Let me take you with me on a little journey. You see, it’s been three years since I last committed any crimes, and yes, during that time I’ve done a lot to change from the angry and confused boy I was to the centered and balanced man that I am today. Life is about righting wrongs- or at least that is what my life needs to be about.
I’ve taken many classes and courses on self improvement and one point which always hit me hard was the idea of making amends to the people I’ve harmed. Well, the problem I face is this: I’ve hurt too many people. I can’t just apologize to one person and make things better, it goes deeper than that. In fact, for most of the harm I’ve done, an apology wouldn’t come close to setting things right.
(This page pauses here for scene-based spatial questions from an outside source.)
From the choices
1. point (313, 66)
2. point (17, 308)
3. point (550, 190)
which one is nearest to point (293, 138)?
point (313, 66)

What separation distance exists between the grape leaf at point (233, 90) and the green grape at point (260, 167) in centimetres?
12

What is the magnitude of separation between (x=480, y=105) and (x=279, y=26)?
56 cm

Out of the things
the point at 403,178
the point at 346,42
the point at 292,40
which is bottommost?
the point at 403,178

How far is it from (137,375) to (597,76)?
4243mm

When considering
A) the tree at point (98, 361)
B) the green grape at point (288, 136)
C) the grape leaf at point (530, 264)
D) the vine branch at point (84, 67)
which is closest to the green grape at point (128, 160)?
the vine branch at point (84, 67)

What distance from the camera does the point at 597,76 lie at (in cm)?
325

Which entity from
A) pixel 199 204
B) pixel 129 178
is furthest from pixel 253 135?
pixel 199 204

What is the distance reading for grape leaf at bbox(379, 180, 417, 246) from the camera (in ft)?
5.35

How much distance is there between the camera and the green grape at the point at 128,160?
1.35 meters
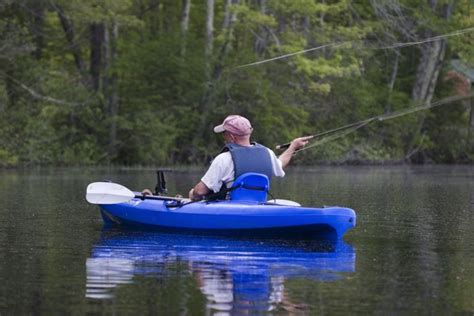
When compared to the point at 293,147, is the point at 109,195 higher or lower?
lower

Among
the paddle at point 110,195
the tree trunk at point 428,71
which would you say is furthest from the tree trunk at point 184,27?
the paddle at point 110,195

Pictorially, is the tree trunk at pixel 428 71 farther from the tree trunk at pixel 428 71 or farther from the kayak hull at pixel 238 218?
the kayak hull at pixel 238 218

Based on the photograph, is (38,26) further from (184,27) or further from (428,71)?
(428,71)

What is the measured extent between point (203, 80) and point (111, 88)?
106 inches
With that said, I do indeed need to apologize. Not only do you, the community, need to hear it; but I need to say it for myself.
Let me take you just a bit further down my rabbit hole. Let me tell you the pivotal moment that broke me down and led me into the unknown life of change I’ve begun. You see, I have a three year- old daughter, Izzabella, and she is the most beautiful girl in the world.
I know this because I’ve seen pictures. I have never actually met my daughter.
She was in foster care after she was born due to the fact that both of her parents were unstable. And believe me, I had the opportunity to see her, to make her a part of my life, but I chose not to. At the time I was selfish: my life was more important. The gang- banging, the drugs, the women- all of these things made my life seem worthwhile. But the one thing that should have made me a better person scared me the most.
I went to prison in 2010, and while I was in the state not only terminated my parental rights but allowed my daughter to be adopted. I fought for two years to keep her, even though I didn’t even know her, but in the end, the best decision I could make was to let her go to a family that would love her the way she deserved.
So I’ve never seen my daughter. And I won’t until she turns eighteen, if she decides to look for me.
Why am I telling you this? So you know why it is so important to me that I become a better man. And I need you to know one thing: I am so sorry. I wish I could take back all of the mistakes I’ve made, all of the hurt and anguish I’ve caused, but I can’t. What I can do is man up and speak about the remorse I feel.
I actively worked to make this community unsafe, and for that I am deeply sorry. I sought to harm people, both physically and mentally, and for that I am sorry.
What I need to do is commend the people that stood for the positive aspects of this community, who represented the honest, hard working families that live righteous lives. I need to applaud the Stevens Point Police Department, and Officer Yenter in particular, for doing their job and showing me what it is to care about the people around you.
This community of Stevens Point, Wisconsin, should know that you all made a difference in my life. And for that, I am in your debt.
As always, be easy.
Editor’s Note: Joshua Stromberg is a recently- released convicted felon who approached the City-Times asking to share his story. While his criminal record is public, he has served his time and is not wanted by police and has- so far- upheld the conditions of his probation. Stromberg has been brought on staff conditionally and we wish him the best of luck getting his life back together.